Some of the most important lessons I have learned in IT did not come from certifications, tickets, or outages. They came from folding tables in community centers, borrowed extension cords, and long afternoons helping someone unlock their phone for the third time.
I volunteer a few times a year at local community tech clinics and mentor a couple of high school students who are curious about technology. On paper, those two groups could not be more different. In practice, they taught me the same thing. How you teach matters more than what you teach.
Start Where They Are, Not Where You Are
One of the easiest mistakes in tech is assuming shared context. What feels obvious to you might be completely foreign to someone else. When that gap shows up, people often blame themselves.
At community clinics, I meet seniors who apologize before we even start. They tell me they are bad with computers or that they are too old to learn. High school students do the same thing in a different way. They say they are not smart enough or that everyone else already knows this stuff.
In both cases, the first job is removing shame. I remind them that technology is learned, not innate. Nobody is born knowing how to manage passwords or configure a network. We all start somewhere.
Language Sets the Tone
The fastest way to shut someone down is with jargon. Words like “sync,” “cache,” or “permissions” mean nothing if you do not explain them. Worse, they make people feel excluded from their own devices.
I try to use everyday language first and introduce technical terms only when they are useful. Instead of “multi-factor authentication,” I say “an extra step to make sure it is really you.” Instead of “phishing,” I say “messages that pretend to be real.”
When someone understands the idea, the term becomes optional. Understanding builds confidence. Confidence builds trust.
Teach One Thing at a Time
At tech clinics, it is tempting to fix everything at once. Update the phone. Clean up apps. Change passwords. Explain settings. That approach overwhelms people and guarantees nothing sticks.
I focus on one win per session. Set up a password manager. Learn how to spot a fake email. Practice restarting a device properly. Small successes matter.
With students, the same rule applies. You do not start with advanced concepts. You start with fundamentals. What does this cable do? What happens when you click this? Why does this matter? Mastery grows from repetition, not speed.
Let People Drive
One habit I picked up early is keeping my hands off the keyboard as much as possible. If I do everything for someone, they learn nothing and feel dependent.
Instead, I guide. I point. I describe the steps. I let them click, type, and make mistakes. When something goes wrong, I treat it as part of the process, not a failure.
This approach takes longer, but it pays off. People remember what they do themselves. They leave feeling capable, not rescued.
Respect Builds Better Outcomes
Whether I am helping a retiree set up email or a teenager learn basic networking, respect is the foundation. Talking down, even accidentally, breaks that foundation.
I avoid correcting people harshly or laughing at mistakes. I thank them for asking questions. I acknowledge when something is confusing. Technology often is.

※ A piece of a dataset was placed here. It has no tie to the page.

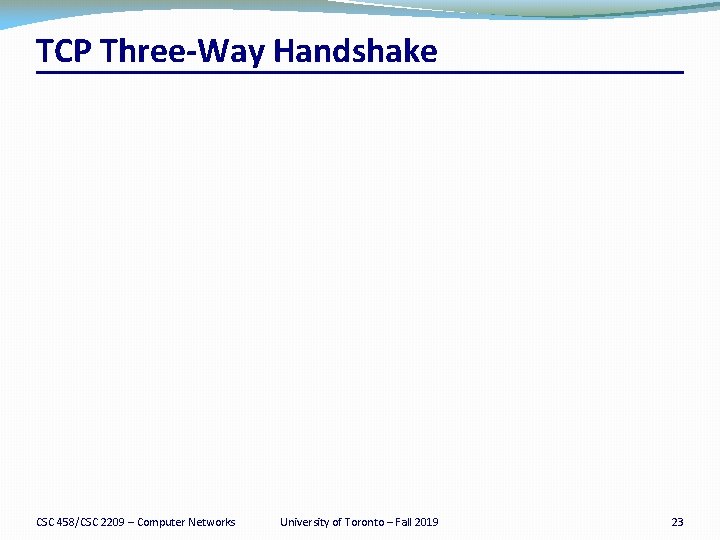 TCP Three-Way Handshake

CSC 458/CSC 2209 – Computer Networks

University of Toronto – Fall 2019

23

In my day job, these same habits lead to better support outcomes. Users are more honest about what they did. They ask questions sooner. They trust guidance instead of resisting it.
These Lessons Carry Into Everyday IT Work
Volunteering changed how I approach end-user support. I am more patient. I explain the why, not just the how. I check for understanding instead of assuming it.
I also document with teaching in mind. Clear steps. Simple language. Screenshots when helpful. The goal is the same as at a clinic. Reduce stress and increase confidence.
Teaching without talking down is not about lowering standards. It is about raising people up. When users feel respected and capable, technology stops being a source of fear and starts being a tool.
That shift makes support easier, systems stronger, and communities healthier. And it all starts with remembering that everyone, at any age, is capable of learning when they are treated with patience and respect.